"""
Content hash-based caching system for processed results in Promera AI Commander.
Provides intelligent caching of text processing results using content hashing.
"""
import hashlib
import time
import threading
import pickle
import zlib
from typing import Dict, List, Optional, Any, Tuple, Union
from dataclasses import dataclass, field
from collections import OrderedDict
import weakref
import os
@dataclass
class ProcessedResult:
"""Container for processed text results with metadata."""
content: str
tool_name: str
tool_settings: Dict[str, Any]
processing_time_ms: float
content_hash: str
result_hash: str
timestamp: float = field(default_factory=time.time)
access_count: int = 0
last_access: float = field(default_factory=time.time)
@property
def age_seconds(self) -> float:
"""Age of the result in seconds."""
return time.time() - self.timestamp
@property
def size_estimate(self) -> int:
"""Estimated memory size of the result."""

= = =

● **Stated goal 1**:
Answer these questions about the caching module:
(a) Which product does the opening docstring say the caching system belongs to?
(b) What default value is given to access_count?
(c) Which property has the docstring "Estimated memory size of the result."?
The entries that follow are unrelated to the caching module above.

= = =

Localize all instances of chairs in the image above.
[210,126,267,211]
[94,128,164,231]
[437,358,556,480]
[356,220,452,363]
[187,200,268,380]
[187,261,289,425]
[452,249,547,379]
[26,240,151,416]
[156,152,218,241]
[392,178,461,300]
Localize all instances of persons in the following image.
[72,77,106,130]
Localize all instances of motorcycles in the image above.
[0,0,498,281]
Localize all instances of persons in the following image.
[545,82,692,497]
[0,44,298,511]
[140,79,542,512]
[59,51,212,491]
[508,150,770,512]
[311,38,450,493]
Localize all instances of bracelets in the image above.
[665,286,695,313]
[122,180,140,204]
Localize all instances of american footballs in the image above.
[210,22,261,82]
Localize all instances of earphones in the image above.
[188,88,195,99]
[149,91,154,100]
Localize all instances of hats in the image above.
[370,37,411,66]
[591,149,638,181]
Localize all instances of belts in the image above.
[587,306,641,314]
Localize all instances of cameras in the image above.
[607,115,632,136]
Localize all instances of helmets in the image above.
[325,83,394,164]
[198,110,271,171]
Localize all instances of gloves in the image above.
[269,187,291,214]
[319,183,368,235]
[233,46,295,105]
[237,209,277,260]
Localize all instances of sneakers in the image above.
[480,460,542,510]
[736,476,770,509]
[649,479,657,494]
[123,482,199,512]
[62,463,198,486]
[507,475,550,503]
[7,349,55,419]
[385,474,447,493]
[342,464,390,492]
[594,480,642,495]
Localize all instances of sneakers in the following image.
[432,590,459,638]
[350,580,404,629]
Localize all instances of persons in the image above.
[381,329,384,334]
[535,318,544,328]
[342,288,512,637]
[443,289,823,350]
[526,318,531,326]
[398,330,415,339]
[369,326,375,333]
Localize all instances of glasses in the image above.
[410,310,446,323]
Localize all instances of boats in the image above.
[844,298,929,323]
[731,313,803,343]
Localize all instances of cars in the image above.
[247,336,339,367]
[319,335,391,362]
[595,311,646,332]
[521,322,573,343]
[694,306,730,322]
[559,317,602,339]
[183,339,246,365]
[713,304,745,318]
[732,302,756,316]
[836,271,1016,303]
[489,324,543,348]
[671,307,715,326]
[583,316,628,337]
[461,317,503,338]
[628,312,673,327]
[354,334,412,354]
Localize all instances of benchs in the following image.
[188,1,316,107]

= = =

● **Stated goal 2**:
Reproduce the entries word for word, starting at the line that contains "Localize all instances of benchs" and ending at the last line of the entries.

● **Full answer 1**:
(a) Promera AI Commander
(b) 0
(c) size_estimate

● **Full answer 2**:
Localize all instances of benchs in the following image.
[188,1,316,107]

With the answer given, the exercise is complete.